» **WHAT YOU NEED TO DO**
a) Answer these questions using the text on AlphaZero's move selection:
(i) What two factors decide the weights AlphaZero gives to moves during the search phase?
(ii) For about how many moves does AlphaZero make weighted choices during the moving phase?
(iii) Which kinds of non-determinism does AlphaZero share with traditional engines?
b) Using the text on AlphaZero's move selection, explain why AlphaZero picks the maximum-weight move every time during the search phase rather than making weighted random choices.
══ DOCUMENT SECTION ══
There are two different parts to MCTS that could introduce randomness into move selection.
During the search phase, AlphaZero assigns weights on which moves to explore based on 2 factors: the win probability as evaulated by the neural network, and also some sub-tree size statistics of the parent and child move sub-trees. The first factor ensures that more promising lines are evaluated first, and the second factor ensures that less promising lines are eventually searched. In a natural implementation of MCTS, it would use weighted random choices between these weighted possibilities. In reality, AlphaZero chooses between these completely deterministicly, by just choosing the max weight every time. It does this because the randomness in this step does not turn out to be helpful, and only distracts the engine from the more important variations, on average.
During the moving phase, it can make a weighted choice between move candidates which already have deep and accurate evaluations calculated by the search phase. The idea is to make slightly suboptimal moves to try to introduce diversity in its play, so it doesn't play the same game every time. This is especially important during training, but also leads to more interesting match results. It turns out that AlphaZero only does this for the first 15 moves or so, after that it always chooses the best move. This determinism turns out to be essential for its extremely accurate endgame play, where tiny differences in evaluation turn out to be the difference between draws and wins.
This is true during both training and evaluation.
In other words, once it is out of the opening, its play is as deterministic as a traditional engine.
However, note that it will have the same sort of multithreading and time control non-determinism as traditional engines.
═══
══ SOURCE DATA ══
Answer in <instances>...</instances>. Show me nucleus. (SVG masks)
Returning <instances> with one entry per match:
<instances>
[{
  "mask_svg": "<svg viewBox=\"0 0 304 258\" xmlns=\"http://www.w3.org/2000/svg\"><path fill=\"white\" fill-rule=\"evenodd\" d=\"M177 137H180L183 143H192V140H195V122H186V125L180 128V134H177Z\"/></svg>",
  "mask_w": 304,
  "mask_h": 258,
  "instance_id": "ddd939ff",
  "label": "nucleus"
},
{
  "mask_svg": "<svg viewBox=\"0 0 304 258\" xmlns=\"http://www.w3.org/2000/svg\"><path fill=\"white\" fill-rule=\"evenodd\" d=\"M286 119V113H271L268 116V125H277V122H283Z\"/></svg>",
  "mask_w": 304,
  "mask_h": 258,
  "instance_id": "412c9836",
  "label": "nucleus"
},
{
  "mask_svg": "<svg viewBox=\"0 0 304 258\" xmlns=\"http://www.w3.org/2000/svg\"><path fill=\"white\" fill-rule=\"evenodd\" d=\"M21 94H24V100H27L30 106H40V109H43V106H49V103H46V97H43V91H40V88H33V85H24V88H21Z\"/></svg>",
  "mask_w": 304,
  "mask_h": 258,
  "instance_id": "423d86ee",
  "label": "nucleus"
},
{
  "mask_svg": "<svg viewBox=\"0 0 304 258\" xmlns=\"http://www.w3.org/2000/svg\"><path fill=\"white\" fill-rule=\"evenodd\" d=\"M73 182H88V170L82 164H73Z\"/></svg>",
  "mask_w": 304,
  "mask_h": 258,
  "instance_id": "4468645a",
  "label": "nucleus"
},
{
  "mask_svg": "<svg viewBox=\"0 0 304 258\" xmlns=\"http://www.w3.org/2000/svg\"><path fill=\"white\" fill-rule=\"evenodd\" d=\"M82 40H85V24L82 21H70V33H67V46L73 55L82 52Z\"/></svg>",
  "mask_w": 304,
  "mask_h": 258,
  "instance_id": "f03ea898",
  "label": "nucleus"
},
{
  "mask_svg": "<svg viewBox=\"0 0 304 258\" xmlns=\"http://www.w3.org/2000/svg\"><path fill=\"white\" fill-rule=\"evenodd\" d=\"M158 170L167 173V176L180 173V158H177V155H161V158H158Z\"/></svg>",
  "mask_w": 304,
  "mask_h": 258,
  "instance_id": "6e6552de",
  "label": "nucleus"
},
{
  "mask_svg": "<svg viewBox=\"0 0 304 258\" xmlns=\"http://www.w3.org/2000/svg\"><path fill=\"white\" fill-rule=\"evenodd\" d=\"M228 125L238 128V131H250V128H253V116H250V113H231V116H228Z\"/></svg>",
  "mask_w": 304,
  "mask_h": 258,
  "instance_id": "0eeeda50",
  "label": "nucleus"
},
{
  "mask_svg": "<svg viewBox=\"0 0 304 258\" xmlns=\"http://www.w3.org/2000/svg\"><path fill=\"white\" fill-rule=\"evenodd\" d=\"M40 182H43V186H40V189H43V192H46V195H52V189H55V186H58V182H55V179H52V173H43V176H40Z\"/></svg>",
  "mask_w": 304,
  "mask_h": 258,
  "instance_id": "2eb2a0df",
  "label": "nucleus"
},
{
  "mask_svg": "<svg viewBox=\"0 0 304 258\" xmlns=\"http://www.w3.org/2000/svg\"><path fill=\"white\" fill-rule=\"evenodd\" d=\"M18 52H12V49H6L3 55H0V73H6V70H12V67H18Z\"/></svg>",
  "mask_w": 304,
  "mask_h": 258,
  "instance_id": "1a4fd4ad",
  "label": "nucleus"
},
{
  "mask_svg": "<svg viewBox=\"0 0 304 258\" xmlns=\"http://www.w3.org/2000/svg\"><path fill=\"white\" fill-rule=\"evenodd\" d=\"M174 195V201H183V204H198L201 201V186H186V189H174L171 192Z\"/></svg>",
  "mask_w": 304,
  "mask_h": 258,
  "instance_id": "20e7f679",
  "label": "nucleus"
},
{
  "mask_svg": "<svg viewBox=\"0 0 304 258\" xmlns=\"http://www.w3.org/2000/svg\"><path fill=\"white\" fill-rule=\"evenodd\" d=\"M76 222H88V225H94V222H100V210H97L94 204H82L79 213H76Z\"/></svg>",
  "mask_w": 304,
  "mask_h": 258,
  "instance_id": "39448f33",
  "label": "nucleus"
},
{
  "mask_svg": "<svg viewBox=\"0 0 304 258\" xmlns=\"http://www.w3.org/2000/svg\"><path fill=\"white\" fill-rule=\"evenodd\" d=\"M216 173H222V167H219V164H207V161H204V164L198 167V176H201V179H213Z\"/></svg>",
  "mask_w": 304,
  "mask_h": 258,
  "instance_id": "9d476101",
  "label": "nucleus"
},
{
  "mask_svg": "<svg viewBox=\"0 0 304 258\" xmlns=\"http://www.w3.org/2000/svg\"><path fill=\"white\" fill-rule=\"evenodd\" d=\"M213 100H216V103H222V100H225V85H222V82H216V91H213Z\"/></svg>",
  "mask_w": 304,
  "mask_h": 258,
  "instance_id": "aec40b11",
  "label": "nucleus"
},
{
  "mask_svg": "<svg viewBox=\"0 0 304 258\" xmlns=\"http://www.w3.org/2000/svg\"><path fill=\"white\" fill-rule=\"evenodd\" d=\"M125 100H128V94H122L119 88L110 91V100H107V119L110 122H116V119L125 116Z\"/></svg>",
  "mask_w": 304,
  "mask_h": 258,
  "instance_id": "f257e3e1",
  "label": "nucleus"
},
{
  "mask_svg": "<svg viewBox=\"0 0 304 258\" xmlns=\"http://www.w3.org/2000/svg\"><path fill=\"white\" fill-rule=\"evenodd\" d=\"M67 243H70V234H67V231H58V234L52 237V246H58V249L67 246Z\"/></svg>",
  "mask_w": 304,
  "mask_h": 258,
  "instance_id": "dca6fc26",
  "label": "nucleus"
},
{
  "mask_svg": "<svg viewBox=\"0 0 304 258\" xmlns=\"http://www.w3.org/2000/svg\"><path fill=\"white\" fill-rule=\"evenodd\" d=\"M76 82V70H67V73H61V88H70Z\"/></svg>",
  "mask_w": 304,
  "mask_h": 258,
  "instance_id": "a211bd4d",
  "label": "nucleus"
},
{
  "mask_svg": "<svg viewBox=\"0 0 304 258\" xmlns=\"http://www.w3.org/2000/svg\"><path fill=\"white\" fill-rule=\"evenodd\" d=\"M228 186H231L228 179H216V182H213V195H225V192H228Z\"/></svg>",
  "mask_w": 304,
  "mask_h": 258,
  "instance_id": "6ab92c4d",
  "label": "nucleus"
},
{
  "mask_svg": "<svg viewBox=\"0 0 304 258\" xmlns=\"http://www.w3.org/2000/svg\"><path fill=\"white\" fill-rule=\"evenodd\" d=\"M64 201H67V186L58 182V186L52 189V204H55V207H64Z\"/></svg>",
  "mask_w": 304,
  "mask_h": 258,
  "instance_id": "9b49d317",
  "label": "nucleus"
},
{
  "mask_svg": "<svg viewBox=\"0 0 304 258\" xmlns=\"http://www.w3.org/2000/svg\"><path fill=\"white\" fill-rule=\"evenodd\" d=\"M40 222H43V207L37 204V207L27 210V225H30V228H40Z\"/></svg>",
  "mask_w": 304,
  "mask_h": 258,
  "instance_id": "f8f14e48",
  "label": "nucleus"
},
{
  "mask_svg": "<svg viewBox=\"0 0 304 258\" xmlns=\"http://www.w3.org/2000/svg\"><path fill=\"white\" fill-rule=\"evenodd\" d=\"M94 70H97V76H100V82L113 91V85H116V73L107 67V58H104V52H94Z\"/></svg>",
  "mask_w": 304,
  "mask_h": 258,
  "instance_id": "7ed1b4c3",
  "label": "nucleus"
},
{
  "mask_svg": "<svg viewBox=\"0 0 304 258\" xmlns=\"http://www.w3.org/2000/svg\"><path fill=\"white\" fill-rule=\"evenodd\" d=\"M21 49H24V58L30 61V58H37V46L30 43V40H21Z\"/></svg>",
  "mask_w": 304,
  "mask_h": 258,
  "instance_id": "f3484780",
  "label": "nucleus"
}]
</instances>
═══
» **SOLUTIONS BELOW**
a)
(i) The win probability as evaluated by the neural network, and sub-tree size statistics of the parent and child move sub-trees.
(ii) About the first 15 moves.
(iii) Multithreading and time control non-determinism.

b) Randomness in that step turns out not to be helpful. On average, it only distracts the engine from the more important variations.